Players were shocked. Agents were shocked. Reporters were shocked. Those who run PGA Tour events were shocked. The entire golf universe was shocked. Nobody saw this coming now, not with how adversarial the two factions had become with each other. Nobody is quite sure what it means for the structure of the sport, either.

Will this simply be the PGA Tour, jacked up with Saudi Arabian money? Will this turn into some kind of world tour? Will a portion of the schedule include LIV Golf events? Will it even be called the PGA Tour anymore? Those sorts of details weren’t publicly available when Tuesday’s news broke.

The Tour has been holding a tournament here since 1958. It has raised millions of dollars for St. Jude Children’s Research Hospital. It’s important to the fabric of the local sports landscape here given its history as the first major professional sport to come to the city year after year.

So the state of golf, and even the potential sportswashing implications brought on by Saudi involvement, has always resonated less with me than how they could affect the state of the annual PGA Tour event in Memphis.

The United States government has had a strategic partnership with Saudi Arabia going back eight decades, but golfers and golf fans were being villainized for not taking a stance the American government has yet to take. It’s uncomfortable to consider that Saudi Arabia may have just bought major professional golf. But it already bought into Formula One racing and Newcastle United of the English Premier League. It could perhaps soon buy Lionel Messi. Until we stopped buying oil from Saudi Arabia, its influence (and money) arriving stateside in the sports world was almost inevitable.

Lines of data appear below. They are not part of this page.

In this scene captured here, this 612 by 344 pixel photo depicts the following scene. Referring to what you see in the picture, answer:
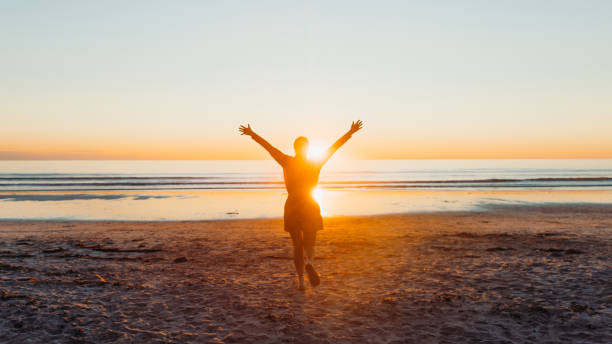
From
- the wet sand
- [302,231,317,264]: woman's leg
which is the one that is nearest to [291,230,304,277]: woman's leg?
[302,231,317,264]: woman's leg

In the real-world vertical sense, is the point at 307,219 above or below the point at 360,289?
above

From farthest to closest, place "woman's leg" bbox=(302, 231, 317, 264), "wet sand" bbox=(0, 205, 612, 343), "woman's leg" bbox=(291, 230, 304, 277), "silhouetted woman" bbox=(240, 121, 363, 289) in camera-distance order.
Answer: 1. "woman's leg" bbox=(291, 230, 304, 277)
2. "woman's leg" bbox=(302, 231, 317, 264)
3. "silhouetted woman" bbox=(240, 121, 363, 289)
4. "wet sand" bbox=(0, 205, 612, 343)

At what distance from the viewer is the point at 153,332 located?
4.50 metres

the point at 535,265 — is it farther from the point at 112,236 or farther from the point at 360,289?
the point at 112,236

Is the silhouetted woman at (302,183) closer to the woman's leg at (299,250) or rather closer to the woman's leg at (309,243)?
the woman's leg at (309,243)

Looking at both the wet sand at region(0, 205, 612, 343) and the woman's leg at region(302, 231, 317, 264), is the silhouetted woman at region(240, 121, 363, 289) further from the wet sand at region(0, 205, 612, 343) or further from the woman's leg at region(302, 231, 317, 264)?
the wet sand at region(0, 205, 612, 343)

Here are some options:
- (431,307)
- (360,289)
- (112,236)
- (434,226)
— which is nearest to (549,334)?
(431,307)

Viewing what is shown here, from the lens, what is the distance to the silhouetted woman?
18.5 feet

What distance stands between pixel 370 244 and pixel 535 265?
3.67m

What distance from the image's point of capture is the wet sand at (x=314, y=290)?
4.50 meters

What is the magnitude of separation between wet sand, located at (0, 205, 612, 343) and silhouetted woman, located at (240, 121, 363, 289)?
969 mm

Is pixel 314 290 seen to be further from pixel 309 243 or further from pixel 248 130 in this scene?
pixel 248 130

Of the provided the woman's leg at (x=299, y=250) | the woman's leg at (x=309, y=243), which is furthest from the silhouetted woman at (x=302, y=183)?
the woman's leg at (x=299, y=250)

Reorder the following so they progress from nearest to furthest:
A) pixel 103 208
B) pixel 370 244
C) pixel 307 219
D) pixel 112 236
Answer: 1. pixel 307 219
2. pixel 370 244
3. pixel 112 236
4. pixel 103 208
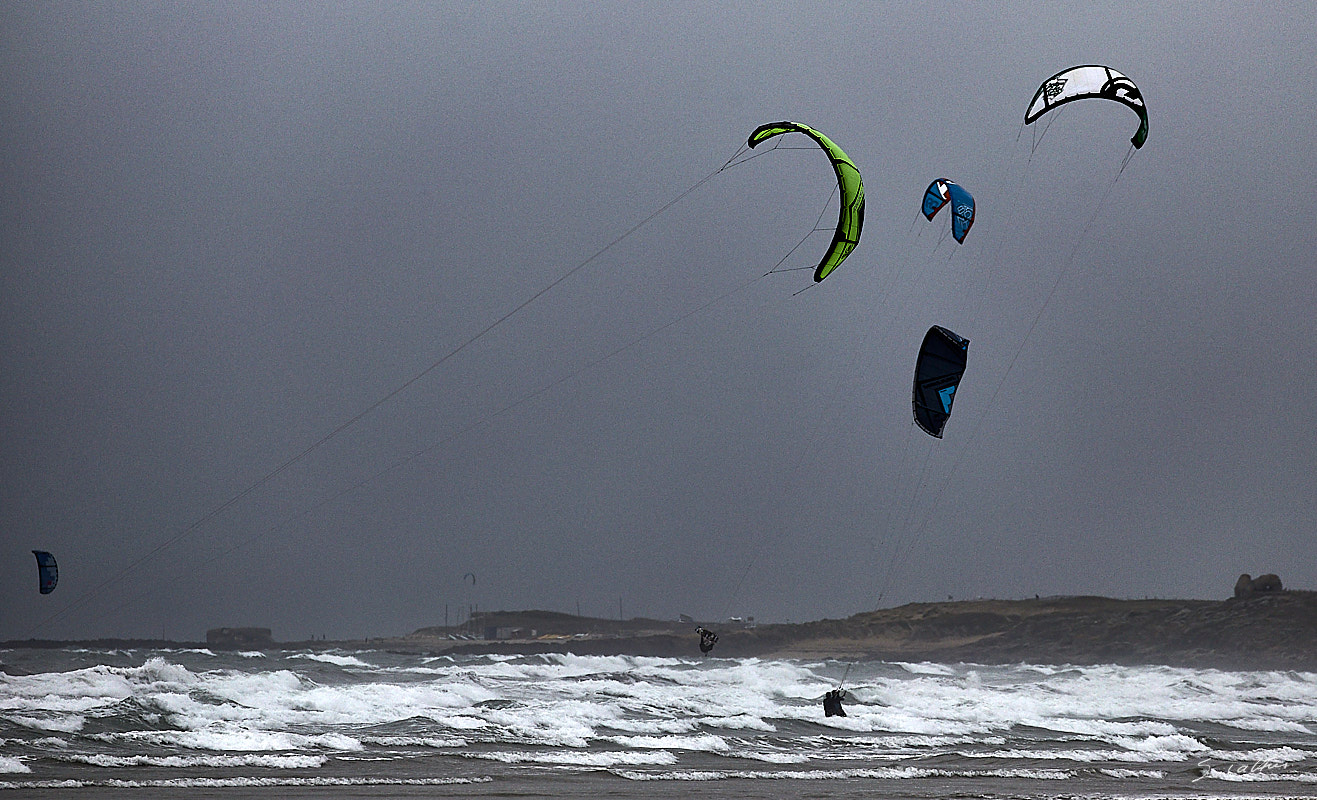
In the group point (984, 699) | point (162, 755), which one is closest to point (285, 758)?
point (162, 755)

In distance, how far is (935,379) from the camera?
52.2 feet

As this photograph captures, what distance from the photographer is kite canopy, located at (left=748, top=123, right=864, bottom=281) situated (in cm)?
1592

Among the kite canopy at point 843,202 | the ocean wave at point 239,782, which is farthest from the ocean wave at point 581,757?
the kite canopy at point 843,202

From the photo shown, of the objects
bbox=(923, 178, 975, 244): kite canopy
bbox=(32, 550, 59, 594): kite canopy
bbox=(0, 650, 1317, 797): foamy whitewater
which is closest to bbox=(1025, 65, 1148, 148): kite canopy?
bbox=(923, 178, 975, 244): kite canopy

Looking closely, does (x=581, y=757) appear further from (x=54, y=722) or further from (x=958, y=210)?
(x=958, y=210)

With golfers like Koepka, Johnson, Mickelson and Bryson DeChambeau all moving over to the LIV Golf Series (for gobs and gobs of money), it meant they could no longer play in Memphis. That was a serious bummer last year, even as the city hosted the FedEx Cup playoffs for the first time. You could feel their absence and, frankly, the contentiousness between the PGA Tour and LIV Golf dominated the national conversation during tournament week.

The upside of Tuesday’s development should be that guys like Johnson and Koepka will be back in Memphis, perhaps as soon as next year.

“The key card in our hand is that FedEx is the largest sponsor of the PGA Tour and I think their sponsorship got enhanced today,” Sammons said.

In that way, nothing changed Tuesday for Memphis. The success of this tournament has depended on FedEx’s involvement for years, and it will depend on FedEx remaining involved with whatever the PGA Tour is going to call itself going forward.

The flip side, though, is that golf doesn’t necessarily need FedEx’s money nearly as much now that its commissioner is sitting shoulder-to-shoulder with the Saudi Arabian government.

It’s hard to believe they’ve played TPC Southwind before.